PASSAGE section start

The prize was awarded last month. One of the Blake judges,
senior lecturer in visual art at the Australian Catholic
University, Judith Carroll, described Linking back as “deeply
spiritual”, praising its simplicity and elegance.
Derz, 24, said she wanted to convey a feeling of mystery
and wonder and to inspire contemplation with the work.
Linking back consists of three panels, each featuring a
digital image face-mounted behind perspex, which gives the
work a dense feel and reflects the viewer back into it.
“I’m definitely someone that thinks too much
… that’s why I want to produce works that are
more meditative. It’s my own desire to break down
those mental boundaries.”
She said she also wanted the hushed, introspective work
to have an “enclosing feeling”.
“My work is certainly wanting to approach that sort
of hidden-ness … being torn between [elements of light
and dark], or living in a sort of environment which is surrounded
by so much difficulty. That is what I’m trying to
grapple with.”
Although she doesn’t belong to any religious tradition,
spirituality is a recurring theme in her work. Sufi poet
Jelaluddin Rumi was one of the sources of inspiration for
Linking back.

PASSAGE section end

WHAT TO DO:
A) In the passage, change "introspective" to "reflective" and write out the part that opens with the words containing "She said she" and closes with "Linking back.".
B) Answer these questions using the passage:
(i) How old is Derz?
(ii) How many panels make up Linking back?
(iii) Which poet was one of the sources of inspiration for Linking back?
Work only from the passage.

EXTRACTED INFORMATION section start

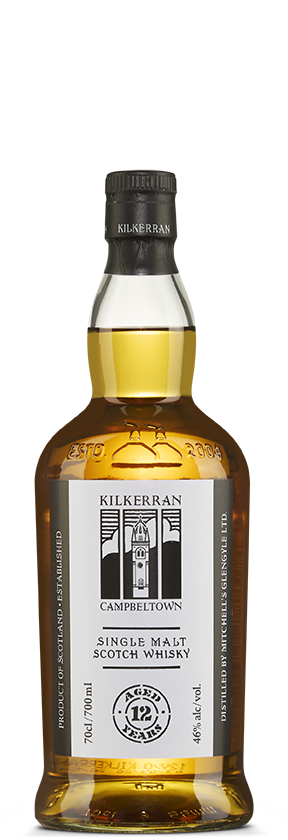 Kilkerran 12 Years Old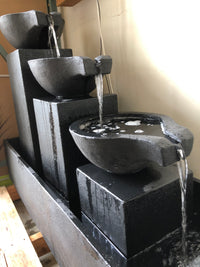 Three Tier Water Feature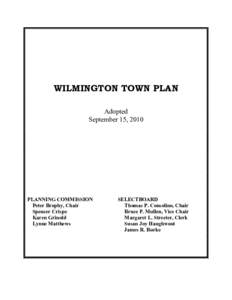 Microsoft Word[removed]AS ADOPTED Town Plan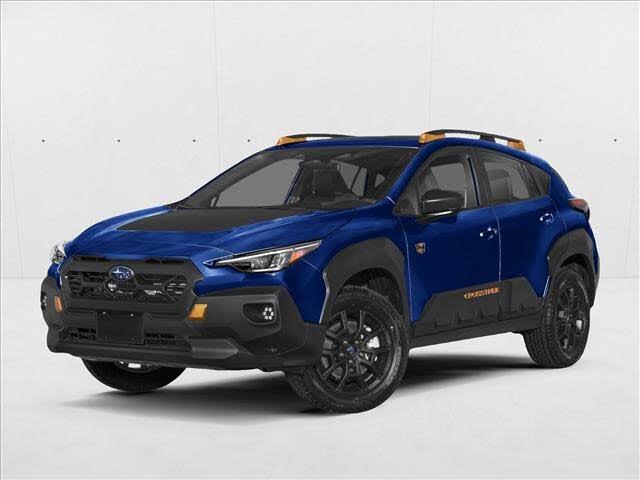 2026 Subaru Crosstrek Wilderness AWD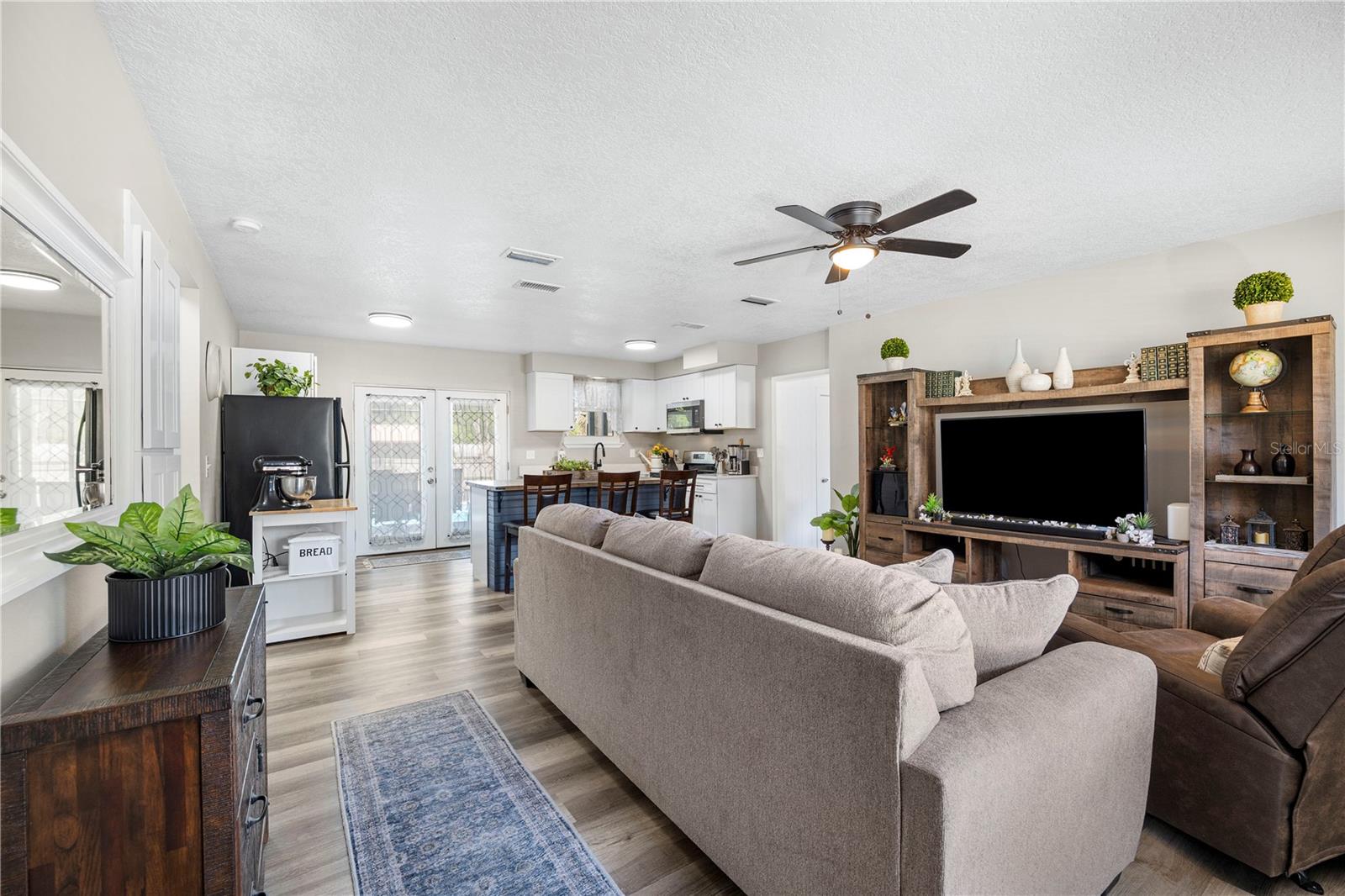 FAIRWEATHER SUB - Residential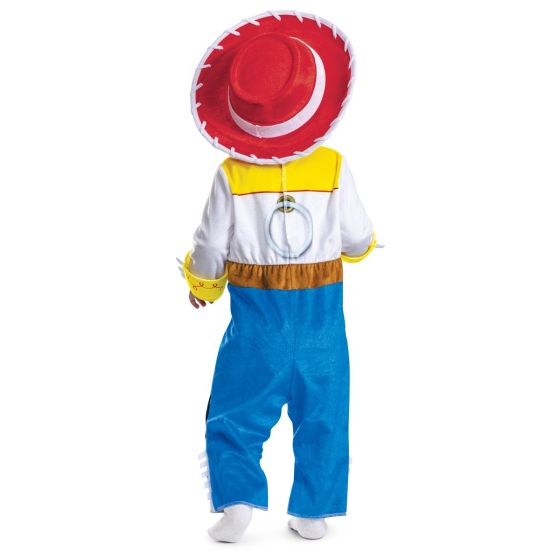 Toy Story - Jessie New Deluxe Infant/Toddler Costume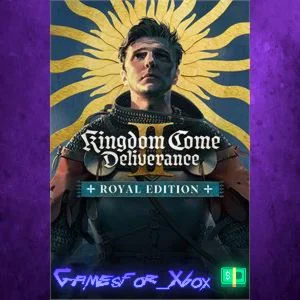 ️Kingdom Come Deliverance II - Royal Edition XBOX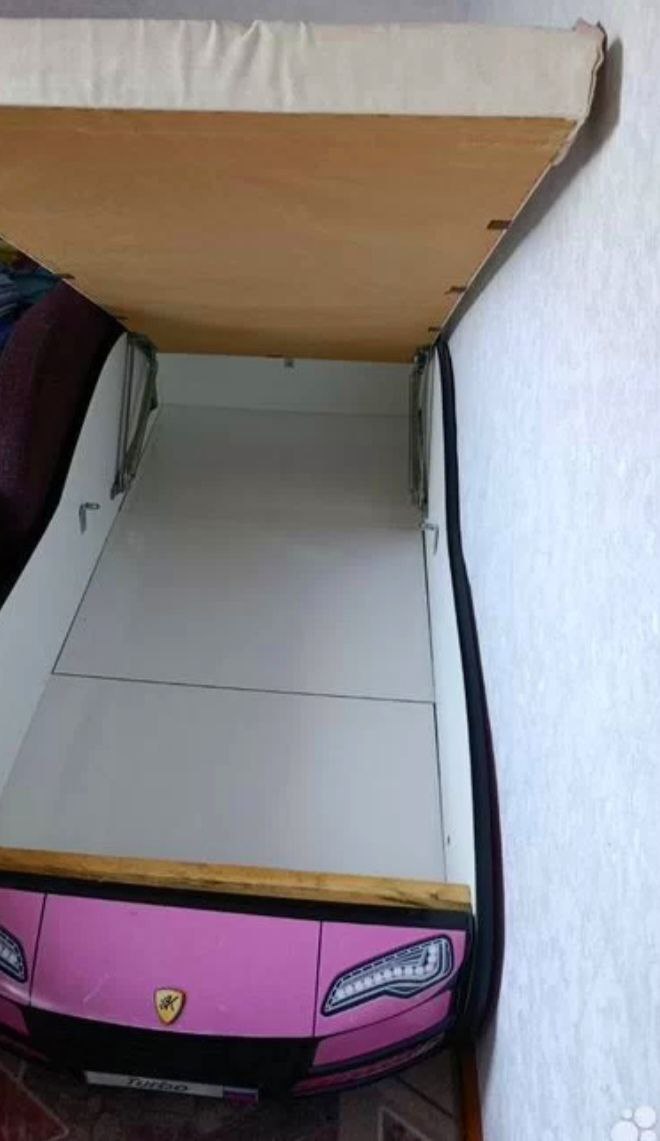 Продам кровать для девочки - Для дома и дачи в Бийск - фото 5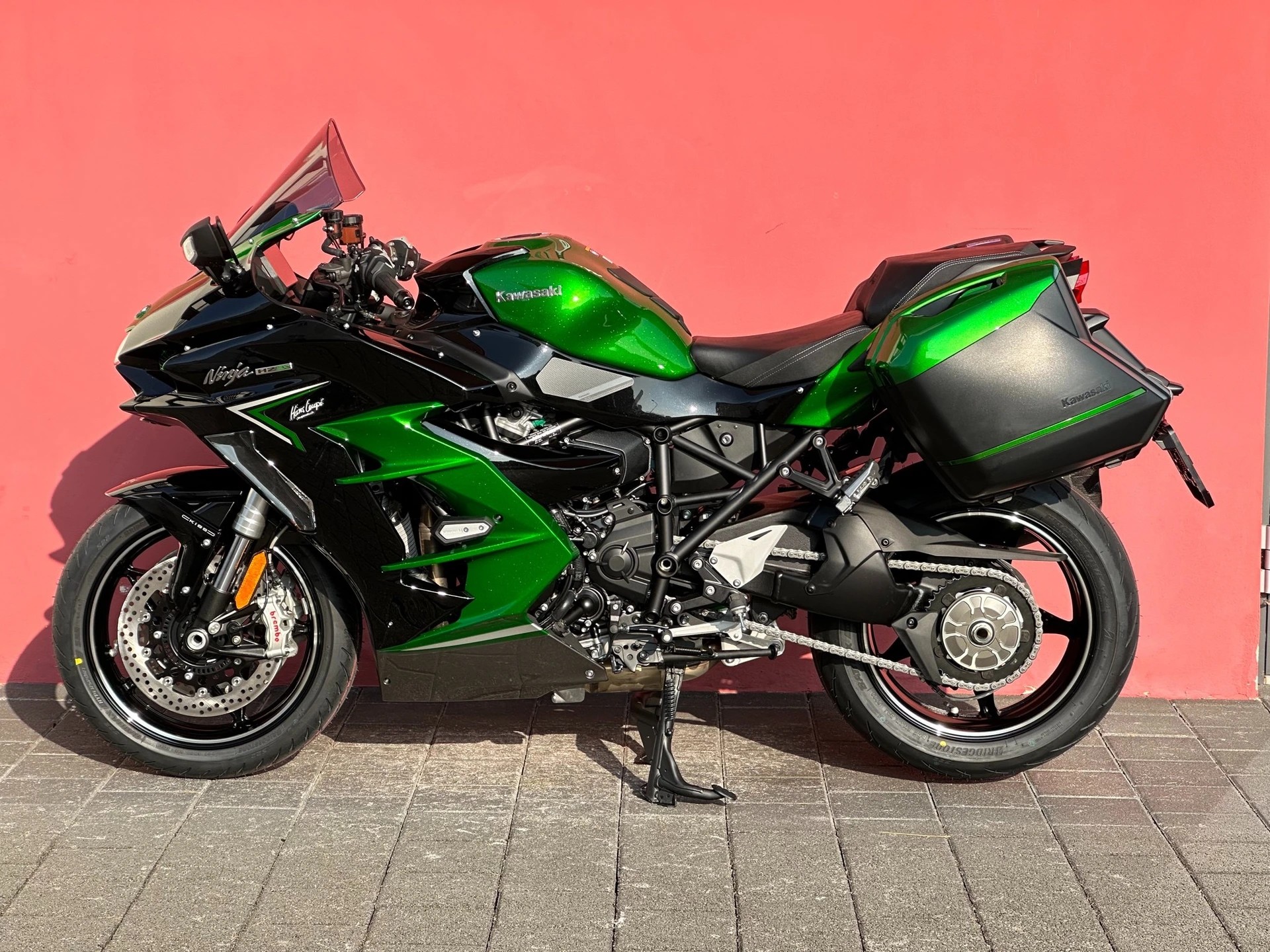 KAWASAKI Ninja H2 SX SE Performance Tourer-image-3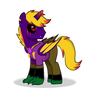 MLP OC: Sine Sand [Gift]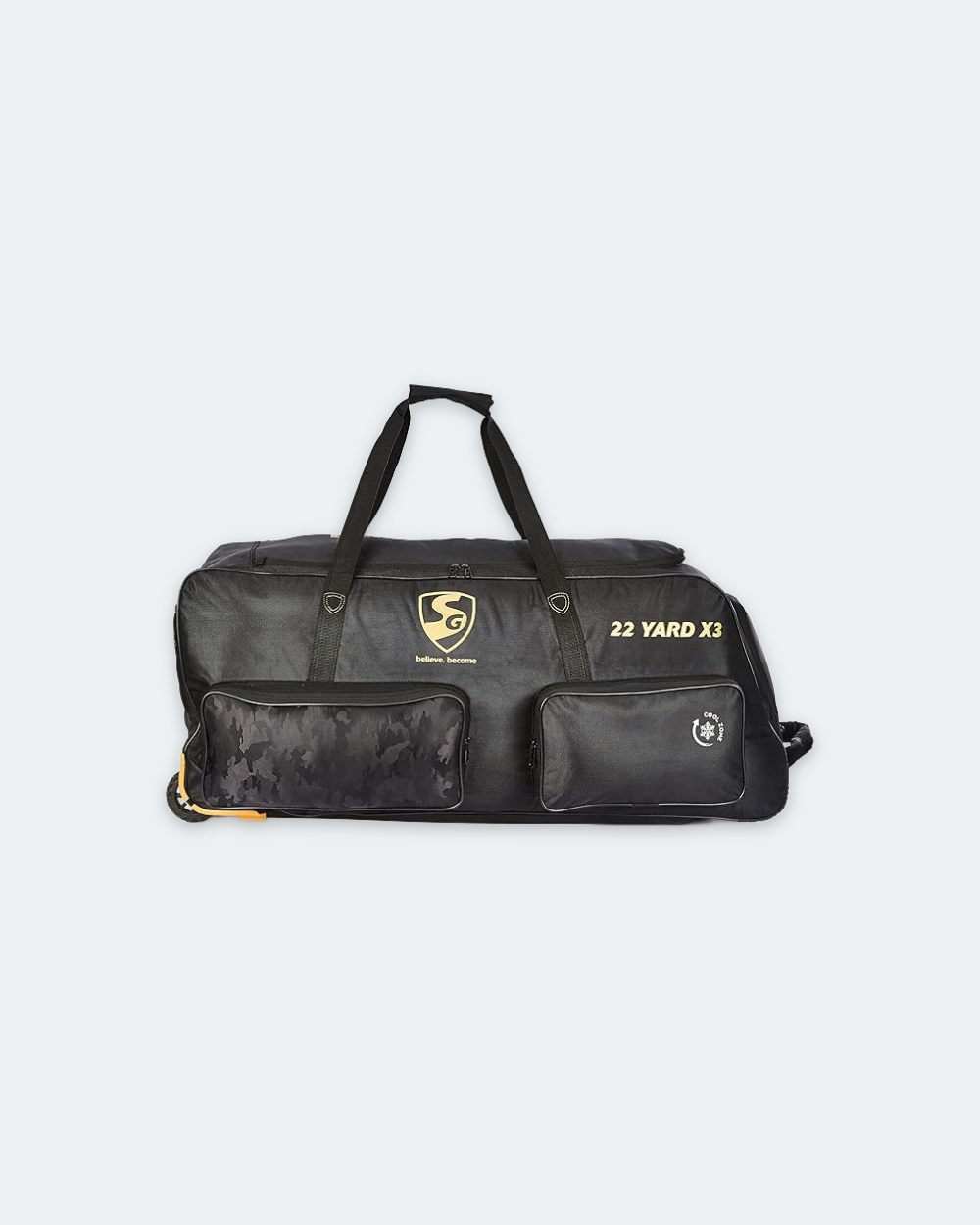 SG Kit Bag 22 YARD X3 WHEELIE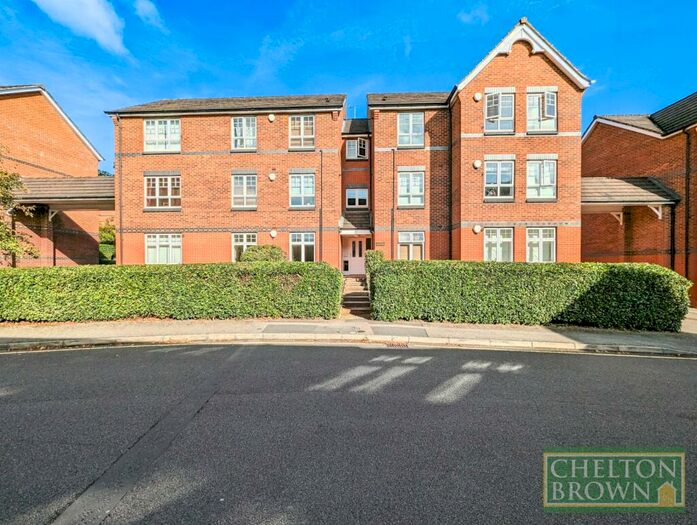 2 Bedroom Apartment To Rent In The Nurseries, Albany Court, Cliftonville, Northampton, NN1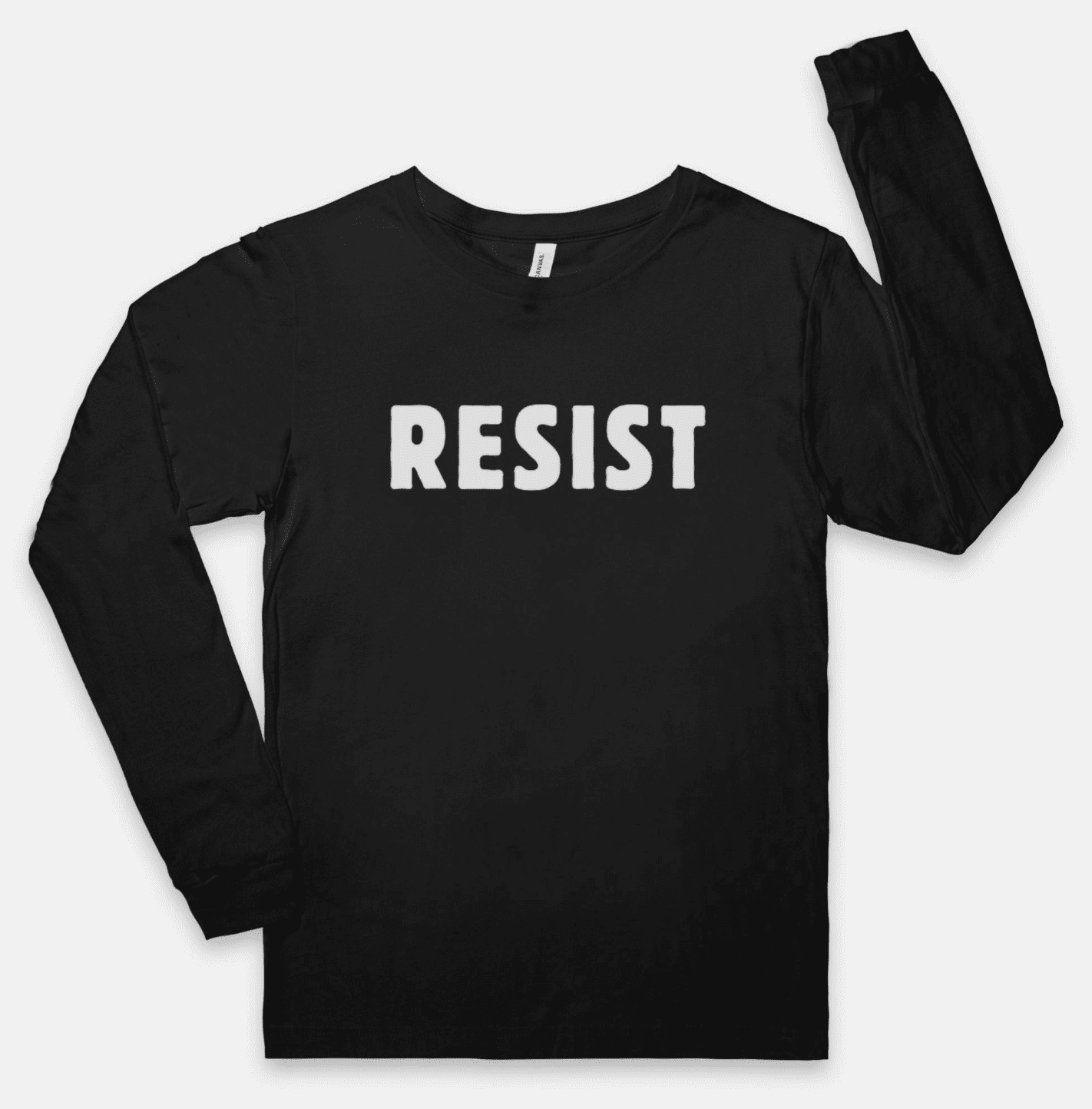 Resist Long Sleeve Tee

EXTRACTED INFORMATION section end

RESULTS FOR THE EXERCISE:
A)
She said she also wanted the hushed, reflective work
to have an “enclosing feeling”.
“My work is certainly wanting to approach that sort
of hidden-ness … being torn between [elements of light
and dark], or living in a sort of environment which is surrounded
by so much difficulty. That is what I’m trying to
grapple with.”
Although she doesn’t belong to any religious tradition,
spirituality is a recurring theme in her work. Sufi poet
Jelaluddin Rumi was one of the sources of inspiration for
Linking back.

B)
(i) She is 24.
(ii) It has three panels.
(iii) The Sufi poet Jelaluddin Rumi.